Too often we stay focused on the main point of a conversation - "Get Out ASAP" - and we don't take the time to clearly consider all the options available. This can often lead one to a decision that adds more stress to a situation and can lead to conflict. Think about the mental condition I might have found my friends in if they had crammed themselves and their four dogs into their car and just driven around for 90 minutes.
My Maine friends found an opportunity in the "get out ASAP "call they received. They found a way to reconnect - not disconnect.

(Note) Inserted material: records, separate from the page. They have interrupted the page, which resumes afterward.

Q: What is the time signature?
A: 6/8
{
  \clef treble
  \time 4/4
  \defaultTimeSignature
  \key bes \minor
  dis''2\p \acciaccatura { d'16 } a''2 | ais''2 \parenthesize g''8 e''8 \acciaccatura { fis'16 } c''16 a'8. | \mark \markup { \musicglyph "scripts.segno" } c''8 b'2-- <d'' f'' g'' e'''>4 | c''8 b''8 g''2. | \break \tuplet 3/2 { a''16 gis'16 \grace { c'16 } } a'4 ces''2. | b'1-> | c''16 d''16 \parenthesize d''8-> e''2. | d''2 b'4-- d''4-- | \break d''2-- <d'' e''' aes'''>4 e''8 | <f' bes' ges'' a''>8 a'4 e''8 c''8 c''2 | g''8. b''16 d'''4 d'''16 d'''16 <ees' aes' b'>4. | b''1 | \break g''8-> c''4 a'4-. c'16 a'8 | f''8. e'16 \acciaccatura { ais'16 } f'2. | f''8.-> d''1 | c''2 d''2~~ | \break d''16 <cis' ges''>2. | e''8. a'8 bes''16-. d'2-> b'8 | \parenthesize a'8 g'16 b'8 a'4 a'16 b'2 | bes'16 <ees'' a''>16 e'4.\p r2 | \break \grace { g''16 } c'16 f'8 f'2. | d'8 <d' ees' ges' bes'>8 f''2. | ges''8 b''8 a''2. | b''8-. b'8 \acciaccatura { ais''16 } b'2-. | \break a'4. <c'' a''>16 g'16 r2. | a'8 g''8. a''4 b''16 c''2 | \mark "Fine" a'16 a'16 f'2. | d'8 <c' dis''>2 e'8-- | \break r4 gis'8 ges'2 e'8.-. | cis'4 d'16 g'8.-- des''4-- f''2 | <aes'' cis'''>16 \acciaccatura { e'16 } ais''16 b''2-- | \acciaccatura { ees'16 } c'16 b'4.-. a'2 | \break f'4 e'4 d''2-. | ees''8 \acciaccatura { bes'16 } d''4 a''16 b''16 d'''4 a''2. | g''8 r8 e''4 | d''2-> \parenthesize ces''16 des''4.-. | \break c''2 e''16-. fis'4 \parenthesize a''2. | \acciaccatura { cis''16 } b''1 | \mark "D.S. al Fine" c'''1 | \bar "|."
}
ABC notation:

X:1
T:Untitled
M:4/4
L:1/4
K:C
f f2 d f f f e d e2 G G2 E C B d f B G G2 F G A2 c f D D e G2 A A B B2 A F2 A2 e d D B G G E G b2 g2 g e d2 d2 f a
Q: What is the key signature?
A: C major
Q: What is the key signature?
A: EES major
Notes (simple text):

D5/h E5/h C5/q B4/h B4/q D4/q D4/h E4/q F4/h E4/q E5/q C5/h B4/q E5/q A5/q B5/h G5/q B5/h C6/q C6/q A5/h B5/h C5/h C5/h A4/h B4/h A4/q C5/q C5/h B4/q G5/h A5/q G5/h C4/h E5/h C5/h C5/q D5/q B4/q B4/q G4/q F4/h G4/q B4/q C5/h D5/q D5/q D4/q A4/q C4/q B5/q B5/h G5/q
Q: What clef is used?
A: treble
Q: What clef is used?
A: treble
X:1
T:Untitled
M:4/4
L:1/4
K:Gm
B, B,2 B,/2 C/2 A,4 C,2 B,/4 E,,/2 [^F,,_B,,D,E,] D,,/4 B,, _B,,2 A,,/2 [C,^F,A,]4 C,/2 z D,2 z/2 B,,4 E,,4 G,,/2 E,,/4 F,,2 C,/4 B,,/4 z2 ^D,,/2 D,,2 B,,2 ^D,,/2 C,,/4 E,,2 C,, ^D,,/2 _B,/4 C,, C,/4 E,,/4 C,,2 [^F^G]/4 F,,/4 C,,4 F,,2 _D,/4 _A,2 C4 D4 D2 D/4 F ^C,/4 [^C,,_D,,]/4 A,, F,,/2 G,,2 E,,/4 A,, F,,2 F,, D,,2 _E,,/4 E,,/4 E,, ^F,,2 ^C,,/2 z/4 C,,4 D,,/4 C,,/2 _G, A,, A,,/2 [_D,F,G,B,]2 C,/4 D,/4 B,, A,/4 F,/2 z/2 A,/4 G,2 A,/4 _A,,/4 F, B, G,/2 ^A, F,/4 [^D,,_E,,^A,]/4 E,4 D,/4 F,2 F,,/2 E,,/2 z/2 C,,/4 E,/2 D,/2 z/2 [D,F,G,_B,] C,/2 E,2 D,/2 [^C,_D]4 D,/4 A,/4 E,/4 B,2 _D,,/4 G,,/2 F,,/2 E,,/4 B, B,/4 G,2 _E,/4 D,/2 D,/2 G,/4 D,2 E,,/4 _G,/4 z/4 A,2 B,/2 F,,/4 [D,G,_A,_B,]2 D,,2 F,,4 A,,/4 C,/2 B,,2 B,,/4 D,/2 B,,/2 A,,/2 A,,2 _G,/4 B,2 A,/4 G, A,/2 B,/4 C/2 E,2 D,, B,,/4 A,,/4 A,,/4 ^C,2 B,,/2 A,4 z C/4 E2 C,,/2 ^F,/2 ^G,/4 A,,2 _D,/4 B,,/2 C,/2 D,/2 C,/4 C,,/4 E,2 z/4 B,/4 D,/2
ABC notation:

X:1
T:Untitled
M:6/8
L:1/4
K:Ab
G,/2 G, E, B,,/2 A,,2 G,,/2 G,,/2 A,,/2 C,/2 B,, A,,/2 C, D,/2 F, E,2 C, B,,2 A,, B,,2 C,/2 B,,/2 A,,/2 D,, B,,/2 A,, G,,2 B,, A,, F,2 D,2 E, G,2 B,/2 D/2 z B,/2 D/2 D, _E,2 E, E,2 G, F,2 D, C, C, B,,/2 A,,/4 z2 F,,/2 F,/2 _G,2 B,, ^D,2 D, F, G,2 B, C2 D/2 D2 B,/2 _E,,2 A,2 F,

This is something that is key in resolving conflicts that arise in both a family and small business setting. Too often individuals get upset about a sudden situation, lose their ability to focus, and things get worse not better. Not only is nothing resolved but the parties involved become completely disconnected. That's when a neutral party can often reconnect the parties and refocus them on solving the problem.
Weakness Can Build Strength and Respect
September 2, 2018
When I was hiring staff, I would ask candidates to define their strengths and they would happily rattle off a list. Then I would ask them to list their weaknesses and to provide examples of how they used their strengths to overcome their weaknesses. The happy face would suddenly be gone and the response was slow. We love talking about success and our strengths but we try to avoid thinking about our weaknesses or failures.
John McCain never hid from his weaknesses, which is what made him so strong in the eyes of many Americans. He will also be remembered as someone that always sought compromise as a means to bring people of all ideologies together. He was in some ways the "mediator" of the Senate.
Another interviewing tool I used was to toss out names and ask candidates for the first thing that came to mind. Sometimes I would say Aretha, and usually the response would be R-E-S-P-E-C-T and the candidates would smile thinking they had passed the test. I would then ask them to define respect and cite a personal example-suddenly the smile evaporated. Respect is not easy to define but we all know it when we see it or feel it.
Sadly, one of the leading causes in the various disagreements/legal actions I have mediated, has been a display of disrespect by one party to the other. Ironically, resolving those cases begins by instructing the parties to show respect by simply listening and thinking before responding and without interrupting.
John McCain and Aretha Franklin knew how to overcome weaknesses and use their strengths to bring people together in respectful ways-something we all need to remember and act upon as we mourn their passing.